The sliver of brain called striatum plays a key role in integrating dopaminergic inputs from the midbrain and glutamatergic inputs from the thalamus and neocortex, a job that enables a person to process motor- and reward-related behaviors properly. Malfunction of the striatum results in the loss of dopaminergic neurons and an imbalance in neurotransmission—hallmarks of Parkinson’s disease (PD), drug addiction, and schizophrenia. Cyclin-dependent kinase 5 (CDK5) is a protein that regulates postsynaptic dopamine signaling by phosphorylating the postsynaptic protein DARPP-32, and subsequently inhibiting protein kinase A (PKA). When it comes to neurodegeneration, CDK5 is better known for its suspected role in Alzheimer’s disease, but recently has been implicated in a mouse model of Parkinson’s, as well (Smith et al., 2003). In the February 9 PNAS, Karima Chergui and Per Svenningsson, working with Paul Greengard at The Rockefeller University, New York, characterize the role of CDK5 in regulating presynaptic dopaminergic and glutamatergic transmission in the striatum. They propose that CDK5 inhibitors be developed as a novel treatment for disorders characterized by dopamine deficiency.

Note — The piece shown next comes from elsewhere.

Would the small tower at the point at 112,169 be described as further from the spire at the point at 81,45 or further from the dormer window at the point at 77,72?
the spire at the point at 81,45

In the past, studies about CDK5’s role in neurodegeneration concentrated mostly on Alzheimer’s disease and stroke (for example, see ARF related news story, ARF CDK story, ARF Orlando CDK story, ARF calpain story; Liu et al., 2004; Smith et al., 2004). This work made attractive the idea of using a selective CDK5 inhibitor that competes with ATP binding on the kinase. Indirubins are one such new class of inhibitors that are derived from an active ingredient in traditional Chinese medicine (Polychronopoulos et al.). However, CDK5 inhibition could be harmful, too. Just last month, Li-Huei Tsai’s lab reported that CDK5 inhibition blocks LTP induction and NMDA-evoked currents in the hippocampus. Apparently, CDK5 phosphorylates the postsynaptic density protein 95 (PSD-95), and the resulting clustering of NMDA receptors might help determine the efficacy of synaptic transmission (Morabito et al., 2004).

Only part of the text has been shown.